■ Extracto del documento:
Intérpretes: Mickey Rourke (Harry Angel); Robert De Niro (Louis Cyphre); Lisa Bonet (Epiphany Proudfoot); Charlotte Rampling (Margaret Krusemark); Stocker Fontelieu (Ethan Krusemark); Brownie McGhee (Toots Sweet); Michael Higgins (Dr. Fowler); Elizabeth Withcraft (Connie); Eliott Keener (Detective Sterne); Charles Gordone, Dann Florek, George Buck, Judith Drake, Pruitt Taylor Vince, Rick Washburn, Jarrett Narcisse.
Sinopsis: Harry Angel, un detective neoyorquino de poca monta, recibe el encargo de localizar a Johnny Favourite, un crooner famoso antes de la Segunda Guerra Mundial que desapareció una vez finalizada ésta. Su búsqueda, que va dejando tras de sí un reguero de cadáveres, le lleva hasta Nueva Orleans.
Siendo adolescente, El corazón del ángel fue una de las películas cuyo visionado más me impactó, y también una de las responsables de que me enganchara al cine, bendita droga que endulza mis días desde entonces. Por tanto, que nadie espere objetividad en esta reseña. Bien es cierto que muchas películas que de joven te cautivaron, vistas varias décadas después te decepcionan al revisarlas. Con esta obra jamás me ha ocurrido.
Película turbia e inquietante como pocas, que se traslada del helado Brooklyn a la tórrida Nueva Orleans y se sitúa en el año 1955, El corazón del ángel se basa en una novela que, sin ser nada del otro mundo, aporta numerosos elementos que facilitaban que a partir de ella pudiera crearse un thriller potente. Dos ciudades tan adecuadas para el cine negro como Nueva York y Nueva Orleans, un detective privado, un misterioso encargo, secretos por doquier, mucha humedad, varios crímenes, vudú y magia negra, blues y un sinfín de preguntas que se responden en un desenlace de lo más impactante. No estamos, quede claro, ante un homenaje al cine negro clásico, sino ante una reformulación y modernización de sus cánones, lo que convierte a esta película en un film muy de los ochenta, pese a estar ubicado temporalmente tres décadas antes. Aquí, por ejemplo, el glamour brilla por su ausencia: todo es oscuro y sucio, empezando por el sempiterno desaliño indumentario del protagonista; el lujo se ve sustituido por perros y gatos callejeros que se pasean entre cadáveres por callejones miserables (esto ocurre en los créditos iniciales, para que lo que vendrá ya le pille a uno avisado), el Harlem más pobre, una playa sucia y solitaria, gallineros, cuadras, sangrientos rituales de vudú, tugurios donde los bluesmen cantan su desgracia o su lujuria y habitaciones de hoteluchos con goteras. En mitad de todo eso, un detective que se mueve bien por el fango (seguramente, porque jamás ha conocido otra cosa) en busca de un crooner que tuvo cierto éxito en los primeros años cuarenta, sufrió heridas de guerra y desapareció del mapa, lo cual no gustó a Louis Cyphre, un inquietante personaje con el que Johnny contrajo una deuda que no quiso pagar. A medida que Harry va siguiendo el rastro del cantante, se va adentrando en un mundo cada vez más tenebroso, simbolizado por un ascensor que siempre baja (a este respecto, conviene no perderse los créditos finales) y sembrado de cadáveres, lo que hace que la policía sospeche del detective, y que éste se vea también perseguido por esbirros de personas interesadas en verle desaparecer, tal como hizo Johnny.

■ Tarea:
Traduce al inglés esta oración de la reseña de la película: "Por tanto, que nadie espere objetividad en esta reseña." Responde basándote únicamente en la reseña.

■ Contenido de datos:

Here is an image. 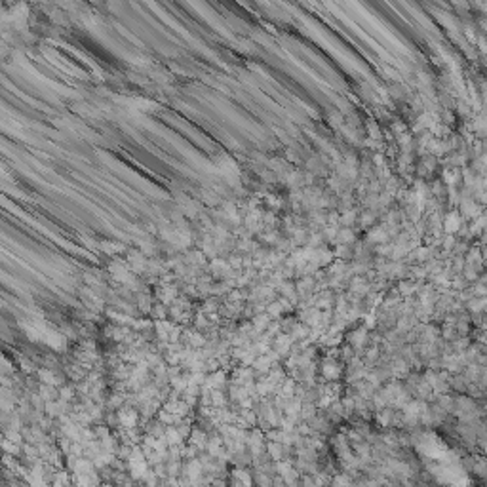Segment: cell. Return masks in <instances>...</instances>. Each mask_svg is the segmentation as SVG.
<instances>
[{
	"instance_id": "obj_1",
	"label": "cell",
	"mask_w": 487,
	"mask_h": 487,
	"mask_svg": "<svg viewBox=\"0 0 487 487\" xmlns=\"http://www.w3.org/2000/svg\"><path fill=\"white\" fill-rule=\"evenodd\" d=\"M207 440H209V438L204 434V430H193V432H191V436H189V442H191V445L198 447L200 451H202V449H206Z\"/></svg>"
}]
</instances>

---

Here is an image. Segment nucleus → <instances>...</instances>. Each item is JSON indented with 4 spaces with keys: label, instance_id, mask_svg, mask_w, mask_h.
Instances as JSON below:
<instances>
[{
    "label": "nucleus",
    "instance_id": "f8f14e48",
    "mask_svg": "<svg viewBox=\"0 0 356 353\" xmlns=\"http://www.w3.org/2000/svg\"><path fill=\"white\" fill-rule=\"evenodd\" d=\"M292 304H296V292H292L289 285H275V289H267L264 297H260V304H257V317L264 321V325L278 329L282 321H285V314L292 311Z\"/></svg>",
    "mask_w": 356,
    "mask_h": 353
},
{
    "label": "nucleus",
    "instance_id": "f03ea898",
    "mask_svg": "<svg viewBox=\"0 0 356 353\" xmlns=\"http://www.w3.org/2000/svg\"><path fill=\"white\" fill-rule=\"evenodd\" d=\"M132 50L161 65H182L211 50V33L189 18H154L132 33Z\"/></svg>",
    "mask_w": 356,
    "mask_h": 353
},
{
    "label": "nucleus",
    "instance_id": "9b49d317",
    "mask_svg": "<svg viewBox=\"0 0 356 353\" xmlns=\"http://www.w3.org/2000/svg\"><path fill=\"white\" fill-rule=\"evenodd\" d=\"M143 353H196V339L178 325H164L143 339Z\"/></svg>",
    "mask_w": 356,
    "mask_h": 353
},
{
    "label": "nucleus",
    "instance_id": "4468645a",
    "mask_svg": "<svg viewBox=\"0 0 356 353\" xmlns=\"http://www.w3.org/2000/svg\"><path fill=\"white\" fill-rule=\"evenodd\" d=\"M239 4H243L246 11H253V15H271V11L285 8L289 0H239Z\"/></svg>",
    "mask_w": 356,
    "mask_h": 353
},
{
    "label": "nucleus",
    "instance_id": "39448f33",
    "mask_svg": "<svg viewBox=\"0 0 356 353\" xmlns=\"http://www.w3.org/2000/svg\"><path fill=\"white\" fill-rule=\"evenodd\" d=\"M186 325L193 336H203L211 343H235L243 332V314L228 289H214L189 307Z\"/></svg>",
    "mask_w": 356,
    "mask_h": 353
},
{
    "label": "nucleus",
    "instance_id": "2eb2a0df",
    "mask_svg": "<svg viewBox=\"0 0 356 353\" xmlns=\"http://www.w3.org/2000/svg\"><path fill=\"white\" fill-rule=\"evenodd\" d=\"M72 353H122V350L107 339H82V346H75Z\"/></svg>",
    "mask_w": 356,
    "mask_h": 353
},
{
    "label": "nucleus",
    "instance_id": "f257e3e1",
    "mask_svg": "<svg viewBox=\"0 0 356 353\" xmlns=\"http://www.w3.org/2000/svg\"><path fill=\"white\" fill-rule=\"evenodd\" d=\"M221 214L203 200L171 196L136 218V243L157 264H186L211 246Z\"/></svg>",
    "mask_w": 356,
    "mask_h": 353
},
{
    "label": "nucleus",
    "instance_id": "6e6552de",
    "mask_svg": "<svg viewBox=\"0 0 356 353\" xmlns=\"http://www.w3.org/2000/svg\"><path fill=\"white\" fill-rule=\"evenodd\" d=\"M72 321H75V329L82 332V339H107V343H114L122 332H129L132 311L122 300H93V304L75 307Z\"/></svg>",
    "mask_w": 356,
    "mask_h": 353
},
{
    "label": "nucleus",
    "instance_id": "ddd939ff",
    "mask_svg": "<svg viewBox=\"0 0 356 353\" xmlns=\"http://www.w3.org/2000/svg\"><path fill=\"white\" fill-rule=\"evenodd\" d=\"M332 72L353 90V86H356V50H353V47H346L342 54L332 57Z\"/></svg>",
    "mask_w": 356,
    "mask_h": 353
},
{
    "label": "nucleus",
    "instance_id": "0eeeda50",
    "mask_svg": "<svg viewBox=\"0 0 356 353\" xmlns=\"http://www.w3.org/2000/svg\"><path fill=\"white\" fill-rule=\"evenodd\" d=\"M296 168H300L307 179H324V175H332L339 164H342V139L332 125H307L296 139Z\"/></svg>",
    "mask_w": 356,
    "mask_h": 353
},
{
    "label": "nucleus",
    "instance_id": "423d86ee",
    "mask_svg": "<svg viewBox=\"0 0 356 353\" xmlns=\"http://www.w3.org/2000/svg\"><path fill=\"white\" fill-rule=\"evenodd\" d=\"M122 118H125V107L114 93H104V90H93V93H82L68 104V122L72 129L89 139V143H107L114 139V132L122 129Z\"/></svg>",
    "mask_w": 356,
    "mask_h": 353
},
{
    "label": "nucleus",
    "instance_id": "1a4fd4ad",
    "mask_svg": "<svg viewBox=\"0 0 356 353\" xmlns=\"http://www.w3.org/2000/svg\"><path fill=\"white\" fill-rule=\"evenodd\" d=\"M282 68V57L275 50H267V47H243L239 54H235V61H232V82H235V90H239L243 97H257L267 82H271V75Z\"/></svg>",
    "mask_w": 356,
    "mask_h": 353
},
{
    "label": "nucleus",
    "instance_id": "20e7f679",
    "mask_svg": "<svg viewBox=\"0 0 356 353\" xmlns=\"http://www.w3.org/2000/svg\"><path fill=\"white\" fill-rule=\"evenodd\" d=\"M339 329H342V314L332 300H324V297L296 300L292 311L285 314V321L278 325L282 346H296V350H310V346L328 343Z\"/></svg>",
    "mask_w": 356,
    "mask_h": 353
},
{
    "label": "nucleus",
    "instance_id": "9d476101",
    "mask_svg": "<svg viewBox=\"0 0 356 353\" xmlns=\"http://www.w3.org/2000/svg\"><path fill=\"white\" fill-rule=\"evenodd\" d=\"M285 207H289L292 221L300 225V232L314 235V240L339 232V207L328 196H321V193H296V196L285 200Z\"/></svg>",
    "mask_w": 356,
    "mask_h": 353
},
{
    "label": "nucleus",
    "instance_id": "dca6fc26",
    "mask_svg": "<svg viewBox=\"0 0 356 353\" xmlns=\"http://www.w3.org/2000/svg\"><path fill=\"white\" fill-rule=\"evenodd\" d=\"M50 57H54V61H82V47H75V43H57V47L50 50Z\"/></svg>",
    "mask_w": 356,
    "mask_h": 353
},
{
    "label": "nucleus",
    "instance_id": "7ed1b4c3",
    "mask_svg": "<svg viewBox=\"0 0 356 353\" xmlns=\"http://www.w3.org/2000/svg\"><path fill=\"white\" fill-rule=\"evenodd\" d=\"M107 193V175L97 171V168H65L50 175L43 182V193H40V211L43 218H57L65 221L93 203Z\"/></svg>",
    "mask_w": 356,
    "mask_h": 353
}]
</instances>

==

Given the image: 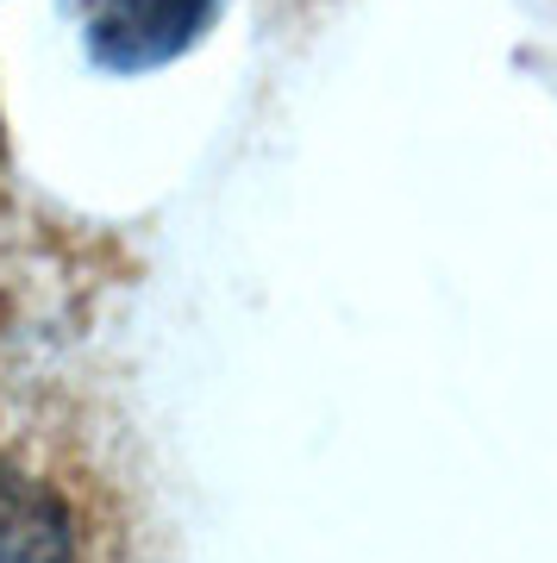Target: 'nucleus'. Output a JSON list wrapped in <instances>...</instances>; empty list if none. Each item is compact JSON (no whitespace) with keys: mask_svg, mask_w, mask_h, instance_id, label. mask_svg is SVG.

■ Resultado:
Therefore, let no one expect objectivity in this review.